You see, it’s not the IDF’s fault that these people were killed because the ‘area where the fighting is taking place [Gaza, where the Palestinians live and can't leave] is very crowded [right, because the Israelis have them trapped in there like animals and they can't leave]…The terror organizations [aka Palestinian men trying to help their people survive] are knowingly operating near civilians [uhh, yeah, seeing as they're all trapped inside a cage] and putting them in danger [or trying to save them from death by Occupation]‘.

One of the options the army is looking into is whether the family members were hurt as a result of an explosion of weapons on the gunmen’s bodies.

Yeah, how do you know it wasn’t a Palestinian suicide bomber that murdered this Palestinian family by blowing up the entire house? Huh? That could happen.

Addressing the possibility that the family was hit by IDF fire, the source said, “This is an essential activity taking place within the populated areas in a bid to distance the terrorists from the border fence. If we don’t operate there, we’ll find the terror organizations on the border fence and inside Israel.”

The data:
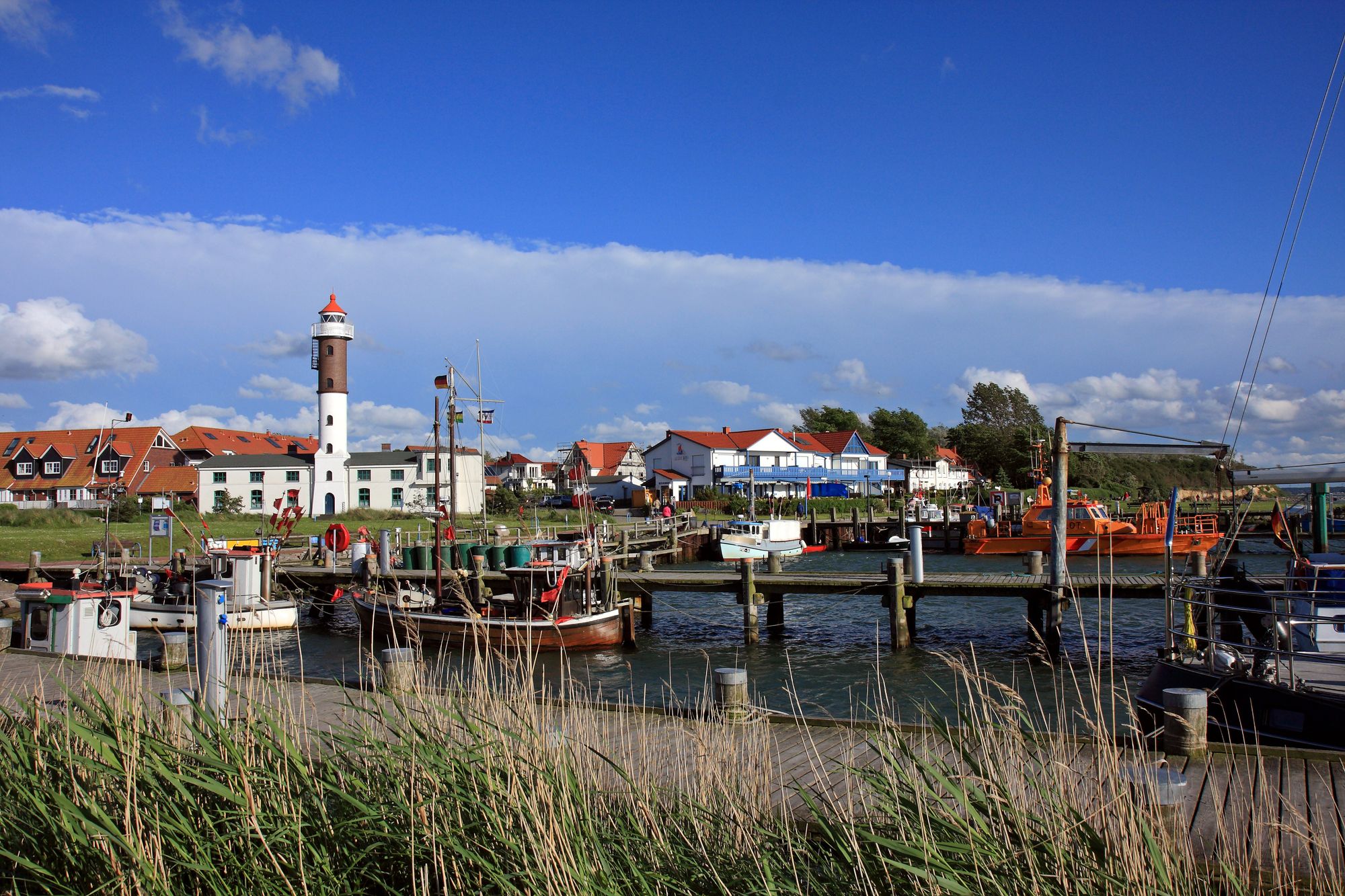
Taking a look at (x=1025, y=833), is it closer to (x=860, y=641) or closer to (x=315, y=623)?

Brief: Reproduce the commentary on the IDF statement word for word, from "You see, it’s" up to and including "the gunmen’s bodies.".

Answer box:
You see, it’s not the IDF’s fault that these people were killed because the ‘area where the fighting is taking place [Gaza, where the Palestinians live and can't leave] is very crowded [right, because the Israelis have them trapped in there like animals and they can't leave]…The terror organizations [aka Palestinian men trying to help their people survive] are knowingly operating near civilians [uhh, yeah, seeing as they're all trapped inside a cage] and putting them in danger [or trying to save them from death by Occupation]‘.

One of the options the army is looking into is whether the family members were hurt as a result of an explosion of weapons on the gunmen’s bodies.